By Daily Mail Reporter

Last updated at 7:03 PM on 30th July 2008




A decline in parenting skills has led to a generation of children without moral boundaries fuelling ill-discipline in school, a teacher's leader has declared.

Philip Parkin warned that teachers are increasingly forced to take on the role of bringing up children because parents too often pander to whims and demands for new toys and gadgets.

He blamed the increasing commercialisation of childhood, long working hours, the decline of traditional family structures and the "shortening of the length of many relationships".

In an impassioned address, Mr Parkin, general secretary of the teachers' union Voice, said child-rearing skills may need to become part of the secondary school curriculum to break the cycle of poor parenting.

article-1039762-05CA062B0000044D-195_468x286.jpg Father helps children: Kind of example Philip Parkin, head of teachers' union Voice, says is missing in today's society

In a keynote speech to members, he said: "Schools are being required to take on more and more of the responsibilities that rightly belong to parents; and to provide more of the stability in children's lives which should be provided by families.

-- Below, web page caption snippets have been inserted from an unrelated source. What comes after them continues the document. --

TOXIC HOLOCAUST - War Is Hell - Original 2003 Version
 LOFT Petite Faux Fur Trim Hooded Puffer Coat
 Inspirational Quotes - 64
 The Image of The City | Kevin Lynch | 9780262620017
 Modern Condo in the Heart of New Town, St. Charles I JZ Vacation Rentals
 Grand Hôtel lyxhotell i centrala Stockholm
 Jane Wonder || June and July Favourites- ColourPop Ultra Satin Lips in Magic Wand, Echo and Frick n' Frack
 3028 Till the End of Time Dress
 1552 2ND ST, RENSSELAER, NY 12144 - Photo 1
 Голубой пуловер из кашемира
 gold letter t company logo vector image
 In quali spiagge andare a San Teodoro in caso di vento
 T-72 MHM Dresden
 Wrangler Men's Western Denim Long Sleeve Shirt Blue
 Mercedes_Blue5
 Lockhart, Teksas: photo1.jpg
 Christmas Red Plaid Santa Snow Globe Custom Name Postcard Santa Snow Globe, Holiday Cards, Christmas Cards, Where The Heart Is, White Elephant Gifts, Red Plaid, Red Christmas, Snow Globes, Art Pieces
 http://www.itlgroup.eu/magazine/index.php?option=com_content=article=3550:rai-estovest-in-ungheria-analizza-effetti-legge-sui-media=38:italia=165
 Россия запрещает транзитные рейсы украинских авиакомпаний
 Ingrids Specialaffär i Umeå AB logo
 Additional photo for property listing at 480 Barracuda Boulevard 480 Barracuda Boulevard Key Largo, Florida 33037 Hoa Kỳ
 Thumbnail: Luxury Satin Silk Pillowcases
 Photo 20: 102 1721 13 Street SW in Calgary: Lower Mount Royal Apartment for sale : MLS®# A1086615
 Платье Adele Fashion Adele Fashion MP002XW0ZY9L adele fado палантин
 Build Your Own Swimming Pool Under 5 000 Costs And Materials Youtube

"There is also a perception that, in general, the skills of parents are declining as one generation succeeds another."

He said the "character of childhood" had changed significantly in 30 years due to new family structures, "the emphasis on parents going out to work and the consequent perception of the reduced value and worth of the role of full-time parent".

Meanwhile a modern pre-occupation with celebrity and consumer pressures were leading to children growing up more quickly.

The effects on schools could be seen in the form of "low-level disruption", "cheek" and "inattention".







"In my last 10 or 15 years in school I saw a significant decline in parenting standards," said Mr Parkin, who was deputy head at Old Clee Junior School until Grimsby until two years ago.

"Somehow we have got to break this downward spiral of parenting skills."

He said he had "sympathy" for today's parents who have to cope with more pressures than in the past.

"It was much easier being a parent when I was a parent back in the 1970s and '80s than it is now," he said.

"The commercialisation of children is far greater and parents have got far more to deal with now than I did as a parent 25 years ago."

But he added that the blame for rising indiscipline must lie with parents as well as magazines who promoted inappropriate dress and advertisers which used children as marking opportunities.

"Respect for each other and care for each other, the sense of community we had, the community which cares for its children, I think that has been significantly eroded," he said.

"More and more people are self-centred individuals rather than community minded and are not prepared to share the pleasure of bringing up children."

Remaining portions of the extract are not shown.